_EXTRAIT DE PAGE_:
☆ ☆ ☆ ☆ ☆ ☆ ☆

Pour Jamila, 26 ans, la moitié de l’argent qu’elle gagne en louant son corps à ses clients va au Maroc à la fin de chaque mois. « Je prends en charge mon fils et par extension ma famille qui l’accueille. C’est la seule manière de m’assurer qu’ils en prendront soin en mon absence », confie, résignée, la belle Jamila. Mariée à l’âge de 17 ans à un expatrié marocain en Italie dans l’espoir de fuir la misère, elle se retrouve prisonnière d’un mariage foireux. Le mari quitte le pays en la plaçant chez sa famille qui finit par la traiter comme une bonne. Un mois plus tard, elle découvre qu’elle est enceinte. Elle passe des mois et puis des années dans l’attente du retour glorieux du mari. Elle comprendra plus tard qu’en vérité, son cher époux croupissait en prison dans son pays d’accueil pour trafic de drogue. Résultat, au bout de 5 ans, il rentre au bercail sans le sou et le divorce aura lieu quelques mois seulement après son arrivée. Jamila retourne alors chez sa famille avec une bouche supplémentaire à nourrir. Mais même sa propre mère refuse de la prendre en charge et lui montre vite la porte de sortie. « Je me suis mise alors à me prostituer dans les rues de Casablanca pour nourrir mon fils et calmer ma mère. J’ai sauté sur l’occasion lorsque cette entremetteuse m’a proposé de venir à Dubaï. J’ai fui l’enfer », martèle-t-elle.
Money, money, money !

☆ ☆ ☆ ☆ ☆ ☆ ☆

_ENREGISTREMENTS_:
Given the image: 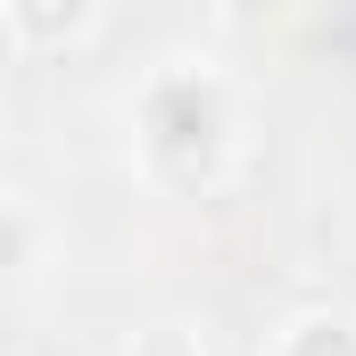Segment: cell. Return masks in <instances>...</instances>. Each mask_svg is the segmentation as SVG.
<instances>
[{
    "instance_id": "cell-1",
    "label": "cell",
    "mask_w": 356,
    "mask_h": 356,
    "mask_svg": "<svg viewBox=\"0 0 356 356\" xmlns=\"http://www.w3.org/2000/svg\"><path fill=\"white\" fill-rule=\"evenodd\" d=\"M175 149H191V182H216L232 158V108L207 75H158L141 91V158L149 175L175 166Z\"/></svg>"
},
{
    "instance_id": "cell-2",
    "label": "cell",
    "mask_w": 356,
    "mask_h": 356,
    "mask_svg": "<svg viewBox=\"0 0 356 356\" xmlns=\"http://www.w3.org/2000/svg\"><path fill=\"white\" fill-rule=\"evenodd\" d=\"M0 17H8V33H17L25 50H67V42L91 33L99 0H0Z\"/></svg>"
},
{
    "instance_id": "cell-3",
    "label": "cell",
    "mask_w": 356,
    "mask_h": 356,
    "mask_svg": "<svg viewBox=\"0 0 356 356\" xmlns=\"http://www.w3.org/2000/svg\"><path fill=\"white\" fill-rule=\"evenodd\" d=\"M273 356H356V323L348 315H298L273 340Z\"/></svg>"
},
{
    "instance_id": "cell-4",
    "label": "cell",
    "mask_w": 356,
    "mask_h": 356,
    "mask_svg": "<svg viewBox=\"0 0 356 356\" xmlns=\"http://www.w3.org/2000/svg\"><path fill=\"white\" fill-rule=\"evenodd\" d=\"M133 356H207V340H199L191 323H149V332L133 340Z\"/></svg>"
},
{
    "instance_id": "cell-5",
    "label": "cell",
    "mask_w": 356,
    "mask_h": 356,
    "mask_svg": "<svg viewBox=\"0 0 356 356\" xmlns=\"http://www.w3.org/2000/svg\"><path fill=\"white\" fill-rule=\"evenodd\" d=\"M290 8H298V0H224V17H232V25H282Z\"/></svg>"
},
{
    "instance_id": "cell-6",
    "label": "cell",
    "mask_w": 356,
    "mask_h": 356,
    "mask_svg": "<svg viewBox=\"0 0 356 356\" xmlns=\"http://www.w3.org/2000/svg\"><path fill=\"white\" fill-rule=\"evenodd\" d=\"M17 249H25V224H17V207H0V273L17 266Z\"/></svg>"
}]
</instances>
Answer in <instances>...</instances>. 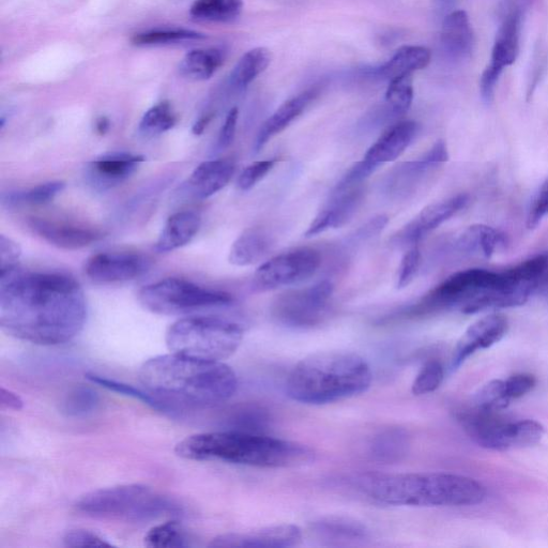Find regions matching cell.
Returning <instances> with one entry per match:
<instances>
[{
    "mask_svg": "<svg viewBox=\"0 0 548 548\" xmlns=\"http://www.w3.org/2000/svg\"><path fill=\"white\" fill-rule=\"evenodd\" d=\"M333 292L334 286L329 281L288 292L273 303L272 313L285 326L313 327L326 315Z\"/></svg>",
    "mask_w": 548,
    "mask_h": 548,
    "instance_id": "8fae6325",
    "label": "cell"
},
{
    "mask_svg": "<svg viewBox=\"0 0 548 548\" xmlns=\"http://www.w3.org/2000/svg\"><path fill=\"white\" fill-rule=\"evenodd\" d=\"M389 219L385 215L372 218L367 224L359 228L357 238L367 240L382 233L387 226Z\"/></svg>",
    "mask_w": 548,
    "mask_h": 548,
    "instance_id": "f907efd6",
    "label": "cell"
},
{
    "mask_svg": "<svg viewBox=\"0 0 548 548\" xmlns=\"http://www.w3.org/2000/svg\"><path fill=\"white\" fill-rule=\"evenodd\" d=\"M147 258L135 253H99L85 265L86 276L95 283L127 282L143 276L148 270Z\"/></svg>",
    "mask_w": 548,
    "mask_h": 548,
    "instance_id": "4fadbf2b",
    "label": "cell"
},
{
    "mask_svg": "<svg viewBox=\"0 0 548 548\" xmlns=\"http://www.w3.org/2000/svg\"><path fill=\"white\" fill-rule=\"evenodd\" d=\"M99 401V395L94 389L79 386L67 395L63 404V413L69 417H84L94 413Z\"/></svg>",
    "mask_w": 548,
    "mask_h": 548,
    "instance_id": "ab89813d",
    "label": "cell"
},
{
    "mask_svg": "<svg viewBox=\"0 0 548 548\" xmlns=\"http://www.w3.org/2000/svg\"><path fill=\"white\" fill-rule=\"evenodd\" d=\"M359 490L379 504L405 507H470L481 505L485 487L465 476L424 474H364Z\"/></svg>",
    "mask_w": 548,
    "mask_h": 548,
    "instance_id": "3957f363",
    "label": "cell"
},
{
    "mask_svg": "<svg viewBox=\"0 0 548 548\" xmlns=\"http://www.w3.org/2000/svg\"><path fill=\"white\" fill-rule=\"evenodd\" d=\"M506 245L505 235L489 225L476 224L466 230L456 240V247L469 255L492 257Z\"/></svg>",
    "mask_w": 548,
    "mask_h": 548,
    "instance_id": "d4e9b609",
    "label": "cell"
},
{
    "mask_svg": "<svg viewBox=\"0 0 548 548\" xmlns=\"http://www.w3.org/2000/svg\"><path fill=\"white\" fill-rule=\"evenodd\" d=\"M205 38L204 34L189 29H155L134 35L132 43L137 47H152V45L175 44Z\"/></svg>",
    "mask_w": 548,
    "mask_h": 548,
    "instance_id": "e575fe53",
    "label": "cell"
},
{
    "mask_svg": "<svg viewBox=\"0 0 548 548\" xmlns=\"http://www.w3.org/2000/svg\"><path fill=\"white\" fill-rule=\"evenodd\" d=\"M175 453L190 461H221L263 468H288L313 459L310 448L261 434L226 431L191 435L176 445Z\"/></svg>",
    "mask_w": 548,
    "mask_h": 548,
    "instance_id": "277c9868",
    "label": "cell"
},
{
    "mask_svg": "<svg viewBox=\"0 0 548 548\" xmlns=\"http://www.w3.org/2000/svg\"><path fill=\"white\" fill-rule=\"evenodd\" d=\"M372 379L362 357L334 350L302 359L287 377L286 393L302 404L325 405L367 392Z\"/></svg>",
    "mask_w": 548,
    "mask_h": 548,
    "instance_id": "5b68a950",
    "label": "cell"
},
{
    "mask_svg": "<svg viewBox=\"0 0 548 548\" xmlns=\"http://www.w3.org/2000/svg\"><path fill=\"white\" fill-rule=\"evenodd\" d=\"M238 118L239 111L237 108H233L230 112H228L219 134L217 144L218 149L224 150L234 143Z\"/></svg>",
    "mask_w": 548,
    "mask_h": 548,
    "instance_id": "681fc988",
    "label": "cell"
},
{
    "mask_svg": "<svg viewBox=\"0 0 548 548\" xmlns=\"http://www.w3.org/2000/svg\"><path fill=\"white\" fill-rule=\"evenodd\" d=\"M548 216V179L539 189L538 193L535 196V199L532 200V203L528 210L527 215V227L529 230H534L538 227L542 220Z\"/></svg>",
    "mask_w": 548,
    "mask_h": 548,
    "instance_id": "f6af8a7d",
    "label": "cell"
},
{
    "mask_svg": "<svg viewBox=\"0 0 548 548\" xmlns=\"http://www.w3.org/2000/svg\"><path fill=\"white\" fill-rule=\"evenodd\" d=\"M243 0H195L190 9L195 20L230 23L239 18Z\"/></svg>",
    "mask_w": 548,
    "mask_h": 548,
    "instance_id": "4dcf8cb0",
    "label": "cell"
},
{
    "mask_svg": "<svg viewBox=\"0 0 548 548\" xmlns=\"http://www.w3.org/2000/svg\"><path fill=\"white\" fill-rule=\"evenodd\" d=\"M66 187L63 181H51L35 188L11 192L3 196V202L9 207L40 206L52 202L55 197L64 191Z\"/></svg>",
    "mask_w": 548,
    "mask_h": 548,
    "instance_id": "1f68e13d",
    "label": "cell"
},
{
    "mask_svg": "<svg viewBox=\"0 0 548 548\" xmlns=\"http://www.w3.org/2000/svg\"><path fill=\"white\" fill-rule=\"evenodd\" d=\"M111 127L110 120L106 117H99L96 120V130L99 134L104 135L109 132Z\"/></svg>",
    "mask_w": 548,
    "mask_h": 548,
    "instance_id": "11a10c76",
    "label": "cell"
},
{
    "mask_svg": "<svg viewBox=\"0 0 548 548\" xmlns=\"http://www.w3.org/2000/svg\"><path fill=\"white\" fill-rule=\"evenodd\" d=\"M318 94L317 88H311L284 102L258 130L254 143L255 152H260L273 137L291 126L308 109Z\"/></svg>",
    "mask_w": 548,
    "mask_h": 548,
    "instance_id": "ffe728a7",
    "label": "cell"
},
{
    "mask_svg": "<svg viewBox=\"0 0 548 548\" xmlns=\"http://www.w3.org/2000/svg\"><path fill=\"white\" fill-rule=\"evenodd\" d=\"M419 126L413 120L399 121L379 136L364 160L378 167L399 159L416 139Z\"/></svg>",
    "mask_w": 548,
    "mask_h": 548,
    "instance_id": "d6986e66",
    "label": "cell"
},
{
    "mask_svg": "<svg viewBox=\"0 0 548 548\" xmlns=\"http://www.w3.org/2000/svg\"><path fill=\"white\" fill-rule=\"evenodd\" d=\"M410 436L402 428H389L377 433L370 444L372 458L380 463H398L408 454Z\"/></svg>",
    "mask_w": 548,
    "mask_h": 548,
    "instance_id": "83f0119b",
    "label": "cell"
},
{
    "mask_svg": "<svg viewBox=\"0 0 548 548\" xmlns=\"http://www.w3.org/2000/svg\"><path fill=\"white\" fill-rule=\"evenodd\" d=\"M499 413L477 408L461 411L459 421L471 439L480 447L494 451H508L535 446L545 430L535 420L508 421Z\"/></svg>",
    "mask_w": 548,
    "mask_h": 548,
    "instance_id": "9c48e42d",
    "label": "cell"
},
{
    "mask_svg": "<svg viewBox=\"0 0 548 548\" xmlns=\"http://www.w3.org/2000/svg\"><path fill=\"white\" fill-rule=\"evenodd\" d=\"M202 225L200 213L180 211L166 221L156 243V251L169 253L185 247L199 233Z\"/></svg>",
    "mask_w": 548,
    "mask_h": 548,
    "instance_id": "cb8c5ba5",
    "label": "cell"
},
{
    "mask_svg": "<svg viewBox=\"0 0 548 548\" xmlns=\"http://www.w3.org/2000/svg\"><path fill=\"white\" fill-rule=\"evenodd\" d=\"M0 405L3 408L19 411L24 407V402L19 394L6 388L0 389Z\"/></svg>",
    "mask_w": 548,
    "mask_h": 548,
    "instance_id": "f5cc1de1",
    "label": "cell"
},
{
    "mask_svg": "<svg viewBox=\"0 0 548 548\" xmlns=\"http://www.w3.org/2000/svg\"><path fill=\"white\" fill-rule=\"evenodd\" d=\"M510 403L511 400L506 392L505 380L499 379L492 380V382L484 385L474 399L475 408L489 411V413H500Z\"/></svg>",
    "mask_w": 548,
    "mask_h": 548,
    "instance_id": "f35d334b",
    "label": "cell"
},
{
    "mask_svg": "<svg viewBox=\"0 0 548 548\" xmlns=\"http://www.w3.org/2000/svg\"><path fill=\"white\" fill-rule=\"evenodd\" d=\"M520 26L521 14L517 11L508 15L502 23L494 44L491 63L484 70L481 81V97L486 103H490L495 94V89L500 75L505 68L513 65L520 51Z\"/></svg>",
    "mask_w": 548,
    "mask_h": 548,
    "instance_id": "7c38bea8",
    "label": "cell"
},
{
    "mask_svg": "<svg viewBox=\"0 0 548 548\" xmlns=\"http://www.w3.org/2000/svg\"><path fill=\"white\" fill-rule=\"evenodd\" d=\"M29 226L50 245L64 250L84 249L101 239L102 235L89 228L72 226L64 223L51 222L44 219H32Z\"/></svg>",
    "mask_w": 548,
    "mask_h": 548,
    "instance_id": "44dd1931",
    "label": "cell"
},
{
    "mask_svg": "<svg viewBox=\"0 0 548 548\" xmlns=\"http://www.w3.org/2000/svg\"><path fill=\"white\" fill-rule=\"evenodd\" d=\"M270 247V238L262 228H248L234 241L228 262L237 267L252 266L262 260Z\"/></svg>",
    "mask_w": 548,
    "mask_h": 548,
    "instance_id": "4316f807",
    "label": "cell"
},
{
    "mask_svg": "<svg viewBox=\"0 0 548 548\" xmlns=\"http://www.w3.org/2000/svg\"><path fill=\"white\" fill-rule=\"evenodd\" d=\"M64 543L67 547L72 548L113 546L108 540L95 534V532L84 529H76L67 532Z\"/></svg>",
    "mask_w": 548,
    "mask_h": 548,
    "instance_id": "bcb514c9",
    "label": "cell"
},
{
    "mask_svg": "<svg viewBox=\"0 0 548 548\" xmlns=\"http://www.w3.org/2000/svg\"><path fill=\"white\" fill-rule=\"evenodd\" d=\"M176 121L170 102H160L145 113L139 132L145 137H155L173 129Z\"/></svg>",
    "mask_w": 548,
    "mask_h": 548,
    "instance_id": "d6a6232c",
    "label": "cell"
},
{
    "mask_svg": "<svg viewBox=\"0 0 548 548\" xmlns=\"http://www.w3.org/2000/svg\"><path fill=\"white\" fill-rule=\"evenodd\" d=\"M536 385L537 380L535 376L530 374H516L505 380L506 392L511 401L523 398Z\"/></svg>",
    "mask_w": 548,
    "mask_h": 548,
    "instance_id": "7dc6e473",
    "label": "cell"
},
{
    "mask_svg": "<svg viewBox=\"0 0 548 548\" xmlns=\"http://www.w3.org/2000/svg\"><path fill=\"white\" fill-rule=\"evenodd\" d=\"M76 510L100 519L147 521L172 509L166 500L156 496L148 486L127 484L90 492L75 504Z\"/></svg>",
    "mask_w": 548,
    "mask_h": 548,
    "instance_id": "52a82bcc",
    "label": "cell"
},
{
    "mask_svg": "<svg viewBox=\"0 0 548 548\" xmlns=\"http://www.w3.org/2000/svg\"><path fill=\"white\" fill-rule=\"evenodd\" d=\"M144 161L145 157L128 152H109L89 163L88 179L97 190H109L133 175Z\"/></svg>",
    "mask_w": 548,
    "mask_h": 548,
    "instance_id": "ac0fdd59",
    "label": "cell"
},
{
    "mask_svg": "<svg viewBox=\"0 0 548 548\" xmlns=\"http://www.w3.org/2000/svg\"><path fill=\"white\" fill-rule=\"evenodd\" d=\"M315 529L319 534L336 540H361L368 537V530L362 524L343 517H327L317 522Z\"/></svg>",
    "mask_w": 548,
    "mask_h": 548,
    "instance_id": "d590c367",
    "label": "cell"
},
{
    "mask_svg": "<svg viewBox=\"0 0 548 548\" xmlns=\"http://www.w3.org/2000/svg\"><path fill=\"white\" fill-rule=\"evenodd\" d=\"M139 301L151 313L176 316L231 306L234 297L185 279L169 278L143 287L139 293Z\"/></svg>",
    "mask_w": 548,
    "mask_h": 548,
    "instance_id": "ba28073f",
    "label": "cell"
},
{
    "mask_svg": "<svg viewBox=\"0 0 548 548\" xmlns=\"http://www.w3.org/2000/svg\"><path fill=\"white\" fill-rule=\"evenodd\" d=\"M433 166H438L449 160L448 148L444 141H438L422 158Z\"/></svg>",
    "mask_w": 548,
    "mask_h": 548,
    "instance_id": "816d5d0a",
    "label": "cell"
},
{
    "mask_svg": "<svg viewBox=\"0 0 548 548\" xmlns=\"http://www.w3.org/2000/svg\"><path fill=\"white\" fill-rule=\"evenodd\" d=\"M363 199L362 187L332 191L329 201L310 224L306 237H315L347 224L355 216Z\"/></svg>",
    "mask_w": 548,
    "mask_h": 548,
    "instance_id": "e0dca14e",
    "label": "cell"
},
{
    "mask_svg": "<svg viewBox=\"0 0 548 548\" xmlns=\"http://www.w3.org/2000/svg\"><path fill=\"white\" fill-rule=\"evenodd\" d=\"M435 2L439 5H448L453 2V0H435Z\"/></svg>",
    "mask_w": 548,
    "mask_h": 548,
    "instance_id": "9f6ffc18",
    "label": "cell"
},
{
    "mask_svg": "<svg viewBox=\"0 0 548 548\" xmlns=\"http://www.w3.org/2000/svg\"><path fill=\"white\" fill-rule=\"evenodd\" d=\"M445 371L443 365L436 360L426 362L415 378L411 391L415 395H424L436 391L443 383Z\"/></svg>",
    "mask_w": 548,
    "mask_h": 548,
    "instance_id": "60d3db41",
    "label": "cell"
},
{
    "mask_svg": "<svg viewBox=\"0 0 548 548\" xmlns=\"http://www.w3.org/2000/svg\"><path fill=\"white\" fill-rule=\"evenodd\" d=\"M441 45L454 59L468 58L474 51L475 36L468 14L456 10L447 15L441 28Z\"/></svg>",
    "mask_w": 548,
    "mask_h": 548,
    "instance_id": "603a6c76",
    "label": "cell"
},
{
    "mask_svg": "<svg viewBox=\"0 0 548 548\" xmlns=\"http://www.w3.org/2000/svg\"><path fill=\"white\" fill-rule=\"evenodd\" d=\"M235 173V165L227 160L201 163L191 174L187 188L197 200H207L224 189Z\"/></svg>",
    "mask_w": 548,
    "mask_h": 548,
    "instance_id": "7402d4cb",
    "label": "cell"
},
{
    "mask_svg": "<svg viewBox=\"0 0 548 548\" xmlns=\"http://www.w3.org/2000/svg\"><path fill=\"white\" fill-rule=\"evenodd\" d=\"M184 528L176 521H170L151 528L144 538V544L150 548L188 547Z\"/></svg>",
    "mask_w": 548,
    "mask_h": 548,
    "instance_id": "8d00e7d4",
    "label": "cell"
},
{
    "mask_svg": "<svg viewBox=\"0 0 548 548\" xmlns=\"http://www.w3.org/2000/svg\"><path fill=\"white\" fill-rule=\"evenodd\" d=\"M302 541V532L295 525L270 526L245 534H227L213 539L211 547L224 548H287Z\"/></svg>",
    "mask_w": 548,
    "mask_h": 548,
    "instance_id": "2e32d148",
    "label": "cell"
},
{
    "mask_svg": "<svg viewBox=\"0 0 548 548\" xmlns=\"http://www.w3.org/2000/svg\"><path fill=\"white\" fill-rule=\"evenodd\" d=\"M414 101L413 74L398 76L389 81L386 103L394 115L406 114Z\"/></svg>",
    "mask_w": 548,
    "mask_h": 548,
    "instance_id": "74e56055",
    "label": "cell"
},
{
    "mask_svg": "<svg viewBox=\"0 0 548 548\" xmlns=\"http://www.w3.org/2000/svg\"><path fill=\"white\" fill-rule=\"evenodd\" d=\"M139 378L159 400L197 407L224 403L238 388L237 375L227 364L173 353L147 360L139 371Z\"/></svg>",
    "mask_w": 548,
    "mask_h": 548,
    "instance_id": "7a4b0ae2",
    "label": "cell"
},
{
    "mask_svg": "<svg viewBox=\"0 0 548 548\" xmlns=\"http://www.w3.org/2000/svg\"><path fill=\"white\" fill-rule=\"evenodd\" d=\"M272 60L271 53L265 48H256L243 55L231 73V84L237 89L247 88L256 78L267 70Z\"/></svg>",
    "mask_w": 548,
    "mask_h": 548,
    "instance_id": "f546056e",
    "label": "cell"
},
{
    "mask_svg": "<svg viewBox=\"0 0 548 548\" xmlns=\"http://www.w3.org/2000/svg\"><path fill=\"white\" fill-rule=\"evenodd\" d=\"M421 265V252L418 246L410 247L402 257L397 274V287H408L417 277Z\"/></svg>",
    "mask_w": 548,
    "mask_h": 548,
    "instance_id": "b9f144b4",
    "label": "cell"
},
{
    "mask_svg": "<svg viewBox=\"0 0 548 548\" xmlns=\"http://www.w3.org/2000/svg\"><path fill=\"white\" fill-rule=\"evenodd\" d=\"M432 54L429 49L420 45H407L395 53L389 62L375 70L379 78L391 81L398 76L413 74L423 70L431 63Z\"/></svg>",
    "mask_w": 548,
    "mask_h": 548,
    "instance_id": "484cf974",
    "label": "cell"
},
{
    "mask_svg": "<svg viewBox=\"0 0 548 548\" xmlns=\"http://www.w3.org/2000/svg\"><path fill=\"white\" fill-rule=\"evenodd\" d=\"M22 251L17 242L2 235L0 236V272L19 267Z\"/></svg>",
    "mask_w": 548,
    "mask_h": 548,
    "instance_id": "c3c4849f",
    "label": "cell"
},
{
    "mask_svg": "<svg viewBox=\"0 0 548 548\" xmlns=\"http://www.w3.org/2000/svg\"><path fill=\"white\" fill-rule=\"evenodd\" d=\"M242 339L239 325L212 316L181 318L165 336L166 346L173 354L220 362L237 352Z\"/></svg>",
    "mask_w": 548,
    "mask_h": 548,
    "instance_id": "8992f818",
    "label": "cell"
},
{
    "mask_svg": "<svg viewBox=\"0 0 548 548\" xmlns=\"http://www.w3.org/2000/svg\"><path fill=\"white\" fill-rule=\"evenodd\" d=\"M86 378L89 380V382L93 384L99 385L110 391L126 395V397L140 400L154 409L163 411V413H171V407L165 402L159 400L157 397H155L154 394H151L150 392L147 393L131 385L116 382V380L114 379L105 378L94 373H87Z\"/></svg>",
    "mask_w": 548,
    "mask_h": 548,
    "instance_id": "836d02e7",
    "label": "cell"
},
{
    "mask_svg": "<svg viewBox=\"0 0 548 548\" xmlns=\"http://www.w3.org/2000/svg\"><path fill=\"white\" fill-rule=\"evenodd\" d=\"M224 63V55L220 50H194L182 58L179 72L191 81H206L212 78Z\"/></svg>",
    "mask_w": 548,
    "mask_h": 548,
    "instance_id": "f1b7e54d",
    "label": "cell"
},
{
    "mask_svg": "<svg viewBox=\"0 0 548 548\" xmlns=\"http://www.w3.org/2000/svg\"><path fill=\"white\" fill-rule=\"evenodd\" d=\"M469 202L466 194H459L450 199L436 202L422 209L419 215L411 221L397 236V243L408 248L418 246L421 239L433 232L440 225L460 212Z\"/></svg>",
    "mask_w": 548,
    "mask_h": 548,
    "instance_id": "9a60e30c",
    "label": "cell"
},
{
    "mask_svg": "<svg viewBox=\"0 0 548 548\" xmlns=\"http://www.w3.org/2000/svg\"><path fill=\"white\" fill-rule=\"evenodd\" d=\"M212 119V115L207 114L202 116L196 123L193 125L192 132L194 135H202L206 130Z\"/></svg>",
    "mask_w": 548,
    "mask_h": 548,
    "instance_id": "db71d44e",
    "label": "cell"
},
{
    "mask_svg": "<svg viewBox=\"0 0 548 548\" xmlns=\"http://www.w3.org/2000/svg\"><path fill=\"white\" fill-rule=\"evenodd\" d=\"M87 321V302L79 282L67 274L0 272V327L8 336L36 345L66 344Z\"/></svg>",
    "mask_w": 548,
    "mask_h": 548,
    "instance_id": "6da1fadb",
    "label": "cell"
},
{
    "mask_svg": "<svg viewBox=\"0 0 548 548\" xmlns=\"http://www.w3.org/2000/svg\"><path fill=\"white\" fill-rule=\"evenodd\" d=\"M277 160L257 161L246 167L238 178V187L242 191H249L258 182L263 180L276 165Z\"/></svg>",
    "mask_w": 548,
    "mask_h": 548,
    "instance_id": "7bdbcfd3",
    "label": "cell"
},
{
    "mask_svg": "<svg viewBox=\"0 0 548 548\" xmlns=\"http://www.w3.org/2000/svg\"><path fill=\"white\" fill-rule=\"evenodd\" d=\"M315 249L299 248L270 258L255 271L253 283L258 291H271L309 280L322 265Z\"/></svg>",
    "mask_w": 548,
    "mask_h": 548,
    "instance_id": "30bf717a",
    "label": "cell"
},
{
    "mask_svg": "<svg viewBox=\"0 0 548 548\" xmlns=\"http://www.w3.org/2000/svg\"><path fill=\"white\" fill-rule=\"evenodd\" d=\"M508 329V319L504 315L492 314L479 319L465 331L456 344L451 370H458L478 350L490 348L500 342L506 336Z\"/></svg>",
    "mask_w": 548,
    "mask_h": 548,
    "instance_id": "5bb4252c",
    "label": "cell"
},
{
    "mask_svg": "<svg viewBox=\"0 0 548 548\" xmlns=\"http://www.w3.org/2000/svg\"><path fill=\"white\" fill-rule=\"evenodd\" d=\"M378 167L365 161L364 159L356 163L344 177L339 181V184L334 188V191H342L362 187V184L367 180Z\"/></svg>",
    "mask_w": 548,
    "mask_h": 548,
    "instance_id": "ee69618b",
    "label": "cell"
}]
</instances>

☆ ☆ ☆ ☆ ☆ ☆ ☆

_ÉNONCÉ DE LA TÂCHE_:
D'après l'extrait de page ci-dessus, quelle part de ses gains Jamila envoie-t-elle au Maroc à la fin de chaque mois ?

_RÉPONSE FINALISÉE_:
La moitié de l'argent qu'elle gagne.